Given records =>
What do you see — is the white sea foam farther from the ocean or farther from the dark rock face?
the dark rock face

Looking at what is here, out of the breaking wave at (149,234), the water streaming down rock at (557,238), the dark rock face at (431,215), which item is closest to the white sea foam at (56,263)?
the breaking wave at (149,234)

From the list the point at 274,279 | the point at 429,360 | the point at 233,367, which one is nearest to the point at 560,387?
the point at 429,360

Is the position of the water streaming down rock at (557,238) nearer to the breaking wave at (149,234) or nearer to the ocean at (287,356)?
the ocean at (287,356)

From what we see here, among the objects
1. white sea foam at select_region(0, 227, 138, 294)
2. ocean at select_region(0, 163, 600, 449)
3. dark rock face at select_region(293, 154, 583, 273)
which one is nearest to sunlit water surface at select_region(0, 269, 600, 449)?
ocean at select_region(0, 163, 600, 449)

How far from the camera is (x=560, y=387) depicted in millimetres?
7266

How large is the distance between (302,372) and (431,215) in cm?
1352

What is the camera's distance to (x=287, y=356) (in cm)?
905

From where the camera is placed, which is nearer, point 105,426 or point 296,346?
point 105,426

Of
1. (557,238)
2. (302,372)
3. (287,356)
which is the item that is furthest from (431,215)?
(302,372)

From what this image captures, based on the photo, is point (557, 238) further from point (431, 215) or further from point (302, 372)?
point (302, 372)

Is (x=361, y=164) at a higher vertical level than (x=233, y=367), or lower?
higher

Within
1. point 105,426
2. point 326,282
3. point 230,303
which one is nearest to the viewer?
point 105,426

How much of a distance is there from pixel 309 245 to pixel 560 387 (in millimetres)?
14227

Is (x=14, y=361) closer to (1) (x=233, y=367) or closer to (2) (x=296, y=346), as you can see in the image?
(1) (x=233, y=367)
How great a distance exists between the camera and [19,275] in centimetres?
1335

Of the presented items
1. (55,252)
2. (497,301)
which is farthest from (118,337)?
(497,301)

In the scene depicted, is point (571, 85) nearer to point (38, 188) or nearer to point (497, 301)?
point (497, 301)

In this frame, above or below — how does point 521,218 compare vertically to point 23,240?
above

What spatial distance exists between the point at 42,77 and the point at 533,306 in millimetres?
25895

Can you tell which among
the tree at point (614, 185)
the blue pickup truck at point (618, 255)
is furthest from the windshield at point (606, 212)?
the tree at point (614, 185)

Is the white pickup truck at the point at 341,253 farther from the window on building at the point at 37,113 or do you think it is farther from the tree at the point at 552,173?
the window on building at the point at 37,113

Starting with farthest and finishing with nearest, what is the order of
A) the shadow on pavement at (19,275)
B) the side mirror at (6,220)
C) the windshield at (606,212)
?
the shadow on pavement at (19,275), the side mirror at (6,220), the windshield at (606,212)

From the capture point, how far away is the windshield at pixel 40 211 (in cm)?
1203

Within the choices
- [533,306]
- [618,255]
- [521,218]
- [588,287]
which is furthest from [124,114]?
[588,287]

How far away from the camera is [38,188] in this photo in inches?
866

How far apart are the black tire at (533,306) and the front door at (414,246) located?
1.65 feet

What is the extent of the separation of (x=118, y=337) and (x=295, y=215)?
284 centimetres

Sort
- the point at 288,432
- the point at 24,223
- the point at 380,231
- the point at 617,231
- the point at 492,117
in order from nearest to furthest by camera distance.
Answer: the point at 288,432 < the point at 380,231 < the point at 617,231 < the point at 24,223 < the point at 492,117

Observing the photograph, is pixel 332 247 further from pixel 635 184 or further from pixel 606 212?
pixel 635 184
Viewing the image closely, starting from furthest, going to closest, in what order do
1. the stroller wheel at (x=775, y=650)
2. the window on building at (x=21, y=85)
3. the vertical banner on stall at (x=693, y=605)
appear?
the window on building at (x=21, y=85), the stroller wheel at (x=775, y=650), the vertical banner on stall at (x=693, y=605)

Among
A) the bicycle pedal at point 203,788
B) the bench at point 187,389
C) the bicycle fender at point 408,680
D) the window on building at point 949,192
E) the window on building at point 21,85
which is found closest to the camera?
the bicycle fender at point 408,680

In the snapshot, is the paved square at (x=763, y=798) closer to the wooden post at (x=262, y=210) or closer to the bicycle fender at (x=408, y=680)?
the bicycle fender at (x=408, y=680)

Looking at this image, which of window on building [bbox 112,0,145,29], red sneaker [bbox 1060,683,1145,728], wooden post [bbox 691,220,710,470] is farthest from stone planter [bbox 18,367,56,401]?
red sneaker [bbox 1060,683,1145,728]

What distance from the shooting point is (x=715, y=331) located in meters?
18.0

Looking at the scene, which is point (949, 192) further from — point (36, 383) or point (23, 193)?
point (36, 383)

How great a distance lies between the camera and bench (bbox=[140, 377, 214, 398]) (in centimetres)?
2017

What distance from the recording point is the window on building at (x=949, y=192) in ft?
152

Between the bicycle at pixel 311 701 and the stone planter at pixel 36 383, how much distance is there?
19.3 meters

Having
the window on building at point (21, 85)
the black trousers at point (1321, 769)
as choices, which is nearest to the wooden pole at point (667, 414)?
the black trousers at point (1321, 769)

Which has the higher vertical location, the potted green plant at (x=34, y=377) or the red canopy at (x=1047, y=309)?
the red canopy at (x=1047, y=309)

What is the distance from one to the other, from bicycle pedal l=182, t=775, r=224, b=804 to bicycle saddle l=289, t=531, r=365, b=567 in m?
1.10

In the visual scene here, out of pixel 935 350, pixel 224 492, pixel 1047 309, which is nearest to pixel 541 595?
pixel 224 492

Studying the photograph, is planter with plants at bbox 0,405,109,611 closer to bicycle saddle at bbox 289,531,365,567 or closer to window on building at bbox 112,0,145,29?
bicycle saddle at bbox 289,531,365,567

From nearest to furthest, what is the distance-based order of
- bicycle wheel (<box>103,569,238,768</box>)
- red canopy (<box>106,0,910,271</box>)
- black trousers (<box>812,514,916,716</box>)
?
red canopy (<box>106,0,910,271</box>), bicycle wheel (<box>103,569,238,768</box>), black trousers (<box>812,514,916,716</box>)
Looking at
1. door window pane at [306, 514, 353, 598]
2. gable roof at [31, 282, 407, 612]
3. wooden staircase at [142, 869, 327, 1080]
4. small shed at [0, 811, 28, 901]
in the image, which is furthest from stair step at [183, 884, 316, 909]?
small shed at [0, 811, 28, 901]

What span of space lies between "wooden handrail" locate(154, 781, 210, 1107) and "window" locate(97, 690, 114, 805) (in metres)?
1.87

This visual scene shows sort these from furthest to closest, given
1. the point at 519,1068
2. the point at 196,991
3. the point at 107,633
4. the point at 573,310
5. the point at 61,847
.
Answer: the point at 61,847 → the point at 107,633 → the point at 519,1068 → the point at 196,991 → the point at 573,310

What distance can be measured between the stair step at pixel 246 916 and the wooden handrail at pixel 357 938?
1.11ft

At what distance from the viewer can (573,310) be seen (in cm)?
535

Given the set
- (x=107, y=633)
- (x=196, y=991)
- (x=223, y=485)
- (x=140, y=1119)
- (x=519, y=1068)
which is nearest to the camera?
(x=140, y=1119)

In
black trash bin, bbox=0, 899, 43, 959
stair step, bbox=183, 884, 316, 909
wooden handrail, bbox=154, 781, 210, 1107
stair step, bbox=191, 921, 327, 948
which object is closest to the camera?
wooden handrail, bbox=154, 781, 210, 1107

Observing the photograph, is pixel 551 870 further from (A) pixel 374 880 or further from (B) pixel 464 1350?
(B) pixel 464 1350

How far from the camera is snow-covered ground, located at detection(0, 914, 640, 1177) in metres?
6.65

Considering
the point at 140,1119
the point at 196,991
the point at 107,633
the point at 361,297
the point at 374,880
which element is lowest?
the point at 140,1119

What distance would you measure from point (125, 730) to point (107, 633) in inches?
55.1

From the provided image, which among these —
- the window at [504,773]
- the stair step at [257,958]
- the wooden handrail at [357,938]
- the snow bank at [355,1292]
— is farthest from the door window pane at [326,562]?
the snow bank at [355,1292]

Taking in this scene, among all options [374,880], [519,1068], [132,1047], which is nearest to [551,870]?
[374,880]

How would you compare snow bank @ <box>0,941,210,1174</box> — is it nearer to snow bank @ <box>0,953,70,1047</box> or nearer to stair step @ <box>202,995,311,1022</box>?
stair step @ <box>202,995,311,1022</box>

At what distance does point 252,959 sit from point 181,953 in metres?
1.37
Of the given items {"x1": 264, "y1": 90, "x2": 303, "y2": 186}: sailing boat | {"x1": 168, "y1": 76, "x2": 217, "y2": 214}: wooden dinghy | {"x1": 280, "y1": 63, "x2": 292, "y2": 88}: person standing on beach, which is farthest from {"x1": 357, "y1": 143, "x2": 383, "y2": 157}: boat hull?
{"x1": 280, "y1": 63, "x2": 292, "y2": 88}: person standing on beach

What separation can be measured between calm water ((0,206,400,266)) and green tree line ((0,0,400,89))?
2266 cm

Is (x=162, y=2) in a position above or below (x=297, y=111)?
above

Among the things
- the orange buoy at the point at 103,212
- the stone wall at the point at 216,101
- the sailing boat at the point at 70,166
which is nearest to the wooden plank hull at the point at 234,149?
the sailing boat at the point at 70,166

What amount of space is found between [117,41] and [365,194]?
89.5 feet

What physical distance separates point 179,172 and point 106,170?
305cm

Requirements => Count the lines of the data above that contain the word "viewer" and reply with that number alone.

Response => 2